Ditaduras têm seus dias
contados
Pedro
J. Bondaczuk
Os povos da África,
após prolongadíssimo período de hibernação mental, ditado primeiro pelo
colonialismo predatório e posteriormente por uma descolonização tão ou mais
desastrada do que foi o inferno colonial, estão despertando para a realidade.
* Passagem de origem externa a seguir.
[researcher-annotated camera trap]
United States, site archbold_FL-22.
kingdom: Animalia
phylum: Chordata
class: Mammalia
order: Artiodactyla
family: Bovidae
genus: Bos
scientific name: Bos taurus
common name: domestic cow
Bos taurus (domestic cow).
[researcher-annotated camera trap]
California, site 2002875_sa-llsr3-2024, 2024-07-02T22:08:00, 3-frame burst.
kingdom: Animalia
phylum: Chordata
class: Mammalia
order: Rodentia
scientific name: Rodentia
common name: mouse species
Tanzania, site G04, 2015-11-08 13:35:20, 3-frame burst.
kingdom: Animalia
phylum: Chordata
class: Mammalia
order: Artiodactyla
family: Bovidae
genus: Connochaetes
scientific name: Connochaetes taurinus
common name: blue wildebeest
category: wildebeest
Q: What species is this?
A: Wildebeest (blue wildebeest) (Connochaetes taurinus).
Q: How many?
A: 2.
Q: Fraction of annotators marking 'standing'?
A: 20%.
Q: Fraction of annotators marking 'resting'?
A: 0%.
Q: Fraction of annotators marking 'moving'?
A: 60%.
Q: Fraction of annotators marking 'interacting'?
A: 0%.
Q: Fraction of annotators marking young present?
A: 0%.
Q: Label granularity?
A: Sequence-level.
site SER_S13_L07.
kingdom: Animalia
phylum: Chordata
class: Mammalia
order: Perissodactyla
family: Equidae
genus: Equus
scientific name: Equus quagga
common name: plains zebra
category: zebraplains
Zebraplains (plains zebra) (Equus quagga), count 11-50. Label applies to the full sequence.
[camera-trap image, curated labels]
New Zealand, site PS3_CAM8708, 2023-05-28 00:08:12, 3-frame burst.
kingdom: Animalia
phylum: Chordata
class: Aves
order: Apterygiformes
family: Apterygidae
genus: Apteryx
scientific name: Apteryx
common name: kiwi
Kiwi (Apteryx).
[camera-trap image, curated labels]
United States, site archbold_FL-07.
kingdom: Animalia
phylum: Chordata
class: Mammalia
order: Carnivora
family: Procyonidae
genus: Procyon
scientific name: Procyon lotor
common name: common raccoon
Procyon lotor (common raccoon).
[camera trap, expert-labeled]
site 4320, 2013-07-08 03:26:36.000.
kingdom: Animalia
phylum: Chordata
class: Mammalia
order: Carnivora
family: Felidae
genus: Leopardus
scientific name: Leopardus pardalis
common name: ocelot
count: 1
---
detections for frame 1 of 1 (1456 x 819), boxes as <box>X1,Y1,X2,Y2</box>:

Voltam a almejar a liberdade, pelo menos aquela mínima, trivial, de poder
escolher o que desejam fazer e o sistema social e político que pretendem
integrar. Em alguns países, o processo tem sido traumático, caracterizado por
guerras civis. Foram os casos recentes da Libéria, da Somália e da Etiópia, onde
os ditadores foram derrubados por não compreenderem os sinais destes novos
tempos.
Em outras partes, como
Angola, por exemplo, caminha-se para a pacificação nacional, que os angolanos
jamais conheceram, pelo menos no pós-guerra. Primeiro lutaram contra Portugal,
para a obtenção da independência e, quando esta foi obtida, combateram entre si
para saber quem iria mandar em quem. Há países africanos que, embora
conflituosos, começam a divisar tênue réstia de “luz no fim do túnel”. São os
casos específicos da África do Sul, onde o perverso apartheid passa pelos
estertores que antecedem a morte, e Moçambique, onde o regime marxista se
auto-renova, numa “perestroika” africana.
Muitos povos seguem se
estraçalhando em explosões de fúria e ódio, como o Sudão e Ruanda, por
exemplo, com guerras civis em pleno andamento. Outros conhecem o encantamento
da descoberta, da recém-conquistada autonomia tão ansiada, como é o caso da
Namíbia. Não se pode negar, todavia, que a África está em processo de
transformação, de metamorfose, que na natureza, ou em termos de Estado, costuma
ser dolorosa, sofrida, porém frutífera.
Os ventos
liberalizantes, nesse contexto, não poderiam deixar de chegar também aos
grandes países do continente. É o caso do Zaire, com 40 milhões de habitantes,
que desde a morte de Patrice Lumumba está em busca de caminhos sob o jugo de um
sanguinário e cínico ditador, Mobutu Sese Seko e catastrófica e prolongada
permanência (há 26 anos) no poder. Sua atuação tem sido de tal sorte
calamitosa, que os opositores zairenses no exílio, que residem nos Estados
Unidos, chamam seu regime de “Cleptocracia”. Ou seja, de “governo de ladrões”.
Mas como tudo na vida, quando não se renova cansa, a megalomania do general
encastelado na presidência, também já cansou seus corruptos aliados.
O Zaire, a exemplo do
Benin, Togo, Mali, Niger e República do Congo, pode estar em vias de um “golpe
civilizado”. A oposição une-se para pressionar pela renúncia de Mobutu. Segue o
exemplo de Madagascar, onde o truculento Didier Ratsiraka sobrevive no poder às
duras penas, com o recurso do estado de emergência e do toque de recolher. E
ainda assim, por pouco não o arranca no tapa do palácio presidencial, que
chegou a ser, recentemente, invadido por uma multidão, sob os olhares complacentes
de soldados que, sabiamente, se recusaram a atirar na sua própria gente.
Os ditadores, cujos
tempos estão muito difíceis, conforme o presidente norte-americano George Bush
avisou que seriam, precisam aprender a diferença entre poder e controle. Karl
Wolfgang Deutsch, notável estudioso da ciência do comportamento, deu magistral
lição nesse sentido, em entrevista que concedeu à revista IstoÉ, em 20 de
agosto de 1980.
Ensinou: “Poder é a
capacidade de produzir uma grande diferença numa situação da realidade.
Controle é a capacidade de produzir a modificação que você deseja. O leão é um
animal poderoso. Entretanto, não pode colocar uma linha numa agulha. O controle
requer poder. O poder não é suficiente para alcançar os resultados que
queremos”. Os ditadores, não apenas os africanos mas todos os que continuam
infernizando a vida de seus povos, deveriam ter um “ataque de racionalidade”,
por ínfimo que fosse, e se curvar à realidade. Se não têm, nada a oferecer às
suas populações, que passem o bastão para governantes mais competentes, antes
que se vejam forçados a fazê-lo e tenham que sair pela porta dos fundos do
palácio presidencial, mas não para a liberdade ou mesmo para o exílio, porém
para a masmorra, quando não o pátio de fuzilamento.
(Artigo publicado na
editoria Internacional do Correio Popular, em 8 de agosto de 1991).